- Oddamavadi Location within Sri Lanka
- Coordinates: 7°55′17″N 81°30′54″E﻿ / ﻿7.92139°N 81.51500°E
- Country: Sri Lanka
- Province: Eastern Province
- District: Batticaloa District

Government
- • Type: Koralai Pattu West Divisional Secretariat

Area
- • Land: 176 km^{2} (68 sq mi)

Population (2007)
- • Total: 20,985
- • Density: 341/km^{2} (880/sq mi)
- Time zone: UTC+5:30 (Sri Lanka Standard Time)

= Oddamavadi =

Oddamavadi or Oddamavady (ஓட்டமாவடி) (/ta/) (ඕට්ටමාවඩි) is a town in the Eastern Province of Sri Lanka.

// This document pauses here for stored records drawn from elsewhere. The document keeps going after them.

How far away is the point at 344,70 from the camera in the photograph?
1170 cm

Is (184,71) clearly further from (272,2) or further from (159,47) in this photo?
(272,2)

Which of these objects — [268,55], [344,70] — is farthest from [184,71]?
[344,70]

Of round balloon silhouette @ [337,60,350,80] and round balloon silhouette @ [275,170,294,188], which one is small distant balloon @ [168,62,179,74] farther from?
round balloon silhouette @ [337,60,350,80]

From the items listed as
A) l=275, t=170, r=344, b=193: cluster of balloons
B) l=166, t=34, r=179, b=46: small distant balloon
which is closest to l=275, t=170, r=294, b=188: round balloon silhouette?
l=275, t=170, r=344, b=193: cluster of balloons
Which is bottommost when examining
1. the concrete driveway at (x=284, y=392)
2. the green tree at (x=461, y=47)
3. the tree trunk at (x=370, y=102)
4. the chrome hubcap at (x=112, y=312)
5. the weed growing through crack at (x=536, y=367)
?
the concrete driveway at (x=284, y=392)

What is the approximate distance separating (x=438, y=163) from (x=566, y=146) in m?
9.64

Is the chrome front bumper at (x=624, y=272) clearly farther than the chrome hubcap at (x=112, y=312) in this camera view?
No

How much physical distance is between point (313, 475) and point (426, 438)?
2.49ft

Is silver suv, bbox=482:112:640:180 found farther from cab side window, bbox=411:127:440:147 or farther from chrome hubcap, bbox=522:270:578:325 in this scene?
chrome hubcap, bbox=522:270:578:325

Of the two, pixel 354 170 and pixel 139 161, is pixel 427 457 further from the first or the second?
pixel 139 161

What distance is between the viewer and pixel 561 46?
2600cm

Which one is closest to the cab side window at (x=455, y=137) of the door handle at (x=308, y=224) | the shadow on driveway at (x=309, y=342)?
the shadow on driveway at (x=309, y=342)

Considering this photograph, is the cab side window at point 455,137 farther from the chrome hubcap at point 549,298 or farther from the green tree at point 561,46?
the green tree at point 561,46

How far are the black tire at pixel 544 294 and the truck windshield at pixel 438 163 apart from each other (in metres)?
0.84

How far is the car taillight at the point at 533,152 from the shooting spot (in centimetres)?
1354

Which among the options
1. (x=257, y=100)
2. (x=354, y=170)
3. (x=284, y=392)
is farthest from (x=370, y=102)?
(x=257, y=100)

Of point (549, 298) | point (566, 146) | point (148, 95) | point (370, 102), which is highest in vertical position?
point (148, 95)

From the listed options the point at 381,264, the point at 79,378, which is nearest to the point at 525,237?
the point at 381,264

Twelve villages are located in Oddamavadi which administered under the Koralai Pattu West Divisional Secretariat

Oddamavadi is one of the highest fish producing divisions of Batticaloa. The important landmarks of the town are the 250m Oddamavadi steel bridge, Ameer Alli stadium, and the malty day boat landing site. Oddamavadi is the place where the Valaichchenai lagoon meets the sea. The Valaichchenai fisheries harbour which belongs to koralai pattu is situated in Valeichchenai division witness the big boats in action as well as boat mending and net mending activities.